一時の銀山湖は、釣り人は勿論、観光のお客様で賑わいました。ところが近年、あちこちで観光施設が充実したせいか、観光客が減り、尚且つ、釣りのお客様も減っている様子です。

ダム湖の銀山湖は、ダム湖の特徴として湖畔が切り立っております。ですから、岡から釣りのできる場所は、北ノ岐川インレットなど、数カ所しかありません。
従って、銀山で釣りをするためには、ボートからになります。ボートとはいえ、銀山湖は広いので、手漕ぎボートでは勝負になりません。
なので、エンジン船を借りないと、良い釣りはできないのであります。
エンジン船を借りるには、免許が必要です。また、ボートを予約しなければなりませんし、なにより、費用が多額になります。
と、銀山湖で釣りをするには、色々と面倒な準備が必要です。となれば、手軽な川や海へ行こうとなる傾向は仕方がありません。
しかも、湖畔の釣り宿は、後継者不足に見舞われ、次々と店仕舞いをしております。釣り宿が減れば、一層、釣り人離れに拍車が掛かる様子は明らかです。
釣堀家がいつもお世話になっている釣り宿も、近いうちに店を仕舞うかもしれません。

おっと、前置きが過ぎました。
銀山湖の定宿が閉じるかもしれないので、久しぶり、恐らく、15年以上ぶりに、銀山湖で釣りをしなくては、それも岡からではなく、エンジン船を借りて釣らねばと、決意した釣堀家でございました。
銀山湖の釣りが念頭にあったところで、おらちのお客様と、どこかへ釣りへ行こうかと雑談いたしました。
釣りに行こうとなれば、誘うでしょう、銀山湖へ。
誘われた2人のお客様は、前から銀山湖で釣りをしてみたいと思っておりましたと、快諾です。
無職の貧乏人の釣堀家は、心の中でニンマリです。単独なら、ボート代を全額負担しなければなりません。3人なら、3分の1で済みます。
3分の1の値段で、不義理を働いていました釣り宿さんに、義理を果たせます。

てな塩梅で、釣堀家と、団体職員のW様と某有名企業のN所長との3名で、5月の銀山湖に赴いた次第であります。
銀山湖は、大イワナが釣れる様子で有名です。しかし、大イワナが釣れるとは旧日の話で、昨今は、40センチのイワナを釣るのも苦労します。
とはいえ、40アップのイワナは釣れないだろうけれど、尺イワナくらいのサイズなら釣れる可能性は、他の釣り場に比べれば高いです。

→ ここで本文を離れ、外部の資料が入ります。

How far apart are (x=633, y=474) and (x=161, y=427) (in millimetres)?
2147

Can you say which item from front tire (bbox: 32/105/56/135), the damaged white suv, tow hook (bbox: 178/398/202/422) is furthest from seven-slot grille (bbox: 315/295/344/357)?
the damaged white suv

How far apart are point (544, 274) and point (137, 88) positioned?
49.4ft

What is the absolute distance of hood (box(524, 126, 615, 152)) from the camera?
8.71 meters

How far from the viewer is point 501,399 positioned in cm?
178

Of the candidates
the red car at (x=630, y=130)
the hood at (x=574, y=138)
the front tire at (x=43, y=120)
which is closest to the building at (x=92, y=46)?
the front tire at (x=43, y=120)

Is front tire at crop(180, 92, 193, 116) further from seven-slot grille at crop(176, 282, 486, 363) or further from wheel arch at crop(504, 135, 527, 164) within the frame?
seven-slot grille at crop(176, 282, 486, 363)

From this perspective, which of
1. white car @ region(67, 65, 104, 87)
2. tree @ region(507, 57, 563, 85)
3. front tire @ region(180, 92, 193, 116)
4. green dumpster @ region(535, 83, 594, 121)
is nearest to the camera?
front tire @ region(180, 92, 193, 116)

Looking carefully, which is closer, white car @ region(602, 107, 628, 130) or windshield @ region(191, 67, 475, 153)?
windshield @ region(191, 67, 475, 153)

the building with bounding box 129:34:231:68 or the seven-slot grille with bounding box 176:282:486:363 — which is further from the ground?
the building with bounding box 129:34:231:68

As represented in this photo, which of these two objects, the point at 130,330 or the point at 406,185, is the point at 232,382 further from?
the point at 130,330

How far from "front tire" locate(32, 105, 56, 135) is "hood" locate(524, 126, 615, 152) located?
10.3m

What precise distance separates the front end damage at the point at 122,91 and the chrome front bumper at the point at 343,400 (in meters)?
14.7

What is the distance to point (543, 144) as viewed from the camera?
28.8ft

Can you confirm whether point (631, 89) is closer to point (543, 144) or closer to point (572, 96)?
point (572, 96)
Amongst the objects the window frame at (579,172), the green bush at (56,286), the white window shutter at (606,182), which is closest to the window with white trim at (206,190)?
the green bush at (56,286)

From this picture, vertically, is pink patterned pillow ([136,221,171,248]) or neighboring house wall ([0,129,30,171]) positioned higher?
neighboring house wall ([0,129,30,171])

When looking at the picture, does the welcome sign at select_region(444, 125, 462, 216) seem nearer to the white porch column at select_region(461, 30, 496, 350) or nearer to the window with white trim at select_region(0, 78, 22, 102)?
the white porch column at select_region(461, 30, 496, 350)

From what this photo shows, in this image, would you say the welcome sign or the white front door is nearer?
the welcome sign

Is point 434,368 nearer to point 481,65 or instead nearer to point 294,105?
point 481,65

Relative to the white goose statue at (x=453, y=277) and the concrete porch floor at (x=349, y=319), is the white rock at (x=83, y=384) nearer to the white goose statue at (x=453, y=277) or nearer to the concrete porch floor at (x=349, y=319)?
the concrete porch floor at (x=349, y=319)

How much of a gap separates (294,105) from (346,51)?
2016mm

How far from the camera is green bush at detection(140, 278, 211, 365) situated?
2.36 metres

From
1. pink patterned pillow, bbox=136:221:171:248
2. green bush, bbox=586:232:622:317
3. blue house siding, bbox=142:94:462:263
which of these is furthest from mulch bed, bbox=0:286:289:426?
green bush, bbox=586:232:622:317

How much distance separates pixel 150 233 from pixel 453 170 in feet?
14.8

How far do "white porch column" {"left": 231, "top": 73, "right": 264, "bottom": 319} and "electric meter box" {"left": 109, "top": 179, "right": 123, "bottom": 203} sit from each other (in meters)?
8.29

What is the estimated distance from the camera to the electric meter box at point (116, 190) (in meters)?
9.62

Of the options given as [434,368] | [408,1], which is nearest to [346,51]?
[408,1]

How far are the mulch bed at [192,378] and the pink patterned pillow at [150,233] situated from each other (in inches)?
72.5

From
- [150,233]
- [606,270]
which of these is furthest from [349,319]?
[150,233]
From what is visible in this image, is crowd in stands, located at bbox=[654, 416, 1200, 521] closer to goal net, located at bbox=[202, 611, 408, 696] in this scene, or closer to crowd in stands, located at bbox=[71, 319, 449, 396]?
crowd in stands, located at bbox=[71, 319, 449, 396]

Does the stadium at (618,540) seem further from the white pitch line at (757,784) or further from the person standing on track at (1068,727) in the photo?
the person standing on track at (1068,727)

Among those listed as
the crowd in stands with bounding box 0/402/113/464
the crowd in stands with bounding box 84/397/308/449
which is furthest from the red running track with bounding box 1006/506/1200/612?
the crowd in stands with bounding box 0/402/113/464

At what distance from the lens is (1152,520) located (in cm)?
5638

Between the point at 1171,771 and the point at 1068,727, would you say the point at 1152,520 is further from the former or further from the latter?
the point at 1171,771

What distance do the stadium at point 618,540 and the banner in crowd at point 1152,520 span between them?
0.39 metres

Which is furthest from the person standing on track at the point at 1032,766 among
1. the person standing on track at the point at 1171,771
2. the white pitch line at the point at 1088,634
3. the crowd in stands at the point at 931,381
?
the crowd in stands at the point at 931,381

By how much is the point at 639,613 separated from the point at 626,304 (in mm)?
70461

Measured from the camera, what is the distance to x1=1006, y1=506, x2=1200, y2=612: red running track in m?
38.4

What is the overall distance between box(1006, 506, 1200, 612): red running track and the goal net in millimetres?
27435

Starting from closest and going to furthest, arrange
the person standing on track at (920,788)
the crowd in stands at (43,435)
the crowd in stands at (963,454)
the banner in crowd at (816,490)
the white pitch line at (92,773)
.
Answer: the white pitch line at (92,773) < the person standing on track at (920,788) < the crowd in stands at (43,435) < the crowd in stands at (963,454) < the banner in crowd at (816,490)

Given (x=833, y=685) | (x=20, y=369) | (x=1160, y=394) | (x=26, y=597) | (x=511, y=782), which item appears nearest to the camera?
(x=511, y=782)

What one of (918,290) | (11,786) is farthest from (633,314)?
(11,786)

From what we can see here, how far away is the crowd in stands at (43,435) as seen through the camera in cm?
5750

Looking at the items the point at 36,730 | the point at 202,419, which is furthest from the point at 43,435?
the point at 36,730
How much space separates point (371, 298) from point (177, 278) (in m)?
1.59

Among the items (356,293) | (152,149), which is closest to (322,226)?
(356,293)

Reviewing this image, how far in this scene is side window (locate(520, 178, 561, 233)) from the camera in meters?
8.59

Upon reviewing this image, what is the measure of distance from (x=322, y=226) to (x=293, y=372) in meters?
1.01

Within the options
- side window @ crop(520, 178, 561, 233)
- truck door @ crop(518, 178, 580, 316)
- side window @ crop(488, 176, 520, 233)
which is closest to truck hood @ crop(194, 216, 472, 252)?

釣堀家一行がお世話になった釣り宿は、銀山平の荒沢ヒュッテさんです。不肖、釣堀家は、オーナーの佐藤夫妻には、公私共に、非常に世話になっております。

 



最初向かった先は、ダムサイト方面でした。禁漁区近辺をパトロールした後、アンカーを入れた場所が、仕入沢の出合です。
ここは湖の真ん中に向かって、沈んだ尾根の張り出す好ポイントです。尾根の両側に魚がつく場合が多いのですが、悪徳フィッシングガイドの釣堀家は、そのような機微は教えません。てか、教えたはずだけど、てんでが勝手に釣りをいたします。
ガイドのアドバイスを聞かぬお客には構っていられません。釣堀家は尾根の湖側をトレースするようにフライを引きます。
使ったラインは#8のタイプ2シンキングラインです。ラインの先に、1.5mほど、タイプ6のラインを足してあります。
フライは、オリジナルのワカサギフライ。銀山湖は湖底を探る場合が多いので、根掛かり防止にウイードガードをつけてあります。

釣堀家の投げたフライに、こそりとしたアタリがありました。
沖に伸びる沈み尾根にフライが触ったのかもしれません。しかし、尾根なら何回か底を擦る手応えがあるはずです。
ないとすれば、魚の可能性が強い。案の定、数投するとドスンと重みが感じられ、ラインが右へ走ります。
「釣れたよ」
釣堀家はN氏とM氏に告げました。ゴツゴツとした魚の引きです。大きくはないが、イワナのような引きでした。
上げた魚がこれです。

 

見事な尺バヤです。ワカサギを常食しているらしく、腹がパンパンです。体力が余っているせいか、引きも強い。
第一号が尺バヤとは、がっくりと膝を崩した釣堀家です。

ハヤとはいえ魚は魚です。釣れたハヤを見て、N氏とM氏は、俄然、やる気を見せます。
さらに、両氏のルアーを魚が追う姿が目撃されました。両氏は、なおさらやる気を見せます。
と、N氏の脇を80センチはあろうかと思われる魚が通過しました。氏が言うには、明らかにイワナだとのこと。
さすが銀山湖、伝説の大イワナは健在でした。

仕入沢の出会いで粘りましたが、アタリはでません。仕入沢の奥を覗き、その後、十二神社下というポイントにアンカーを入れました。
十二神社下で釣りをするとすぐに、N氏のロッドが曲がりました。ドラッグも少し出ます。ハヤじゃなけりゃいいがと懸念しましたが杞憂でした。

 

上がった魚は、30センチちょっとのイワナです。
川で釣ったのなら大喜びのサイズです。しかし、銀山湖では一般の大きさになります。これより小さなイワナを釣る行為は、ある意味難しゅうございます。
この日のN氏は絶好調です。いいや、ガイドの釣堀家が、船を停泊するポイントがよいのであります。
悪徳ガイドの自慢はよろしい。N氏は、続けて30センチ半ばを超える岩魚を追加します。
ルアーは、5センチのシンキングミノーだそうです。

 

それを見たM氏も釣りました。40オーバーのイワナです。



N氏だけが釣れるのなら、N氏の釣り方が良かったのかもしれません。両氏が釣れたとなれば、両氏の腕だけでなく、悪徳ガイドも優秀なのでしょう。
それもそのはず、釣堀家は毎週、通った過去があります。
10年以上昔とはいえ、過去に釣れた記憶のある場所には、かなりの確率でイワナが着いておるようです。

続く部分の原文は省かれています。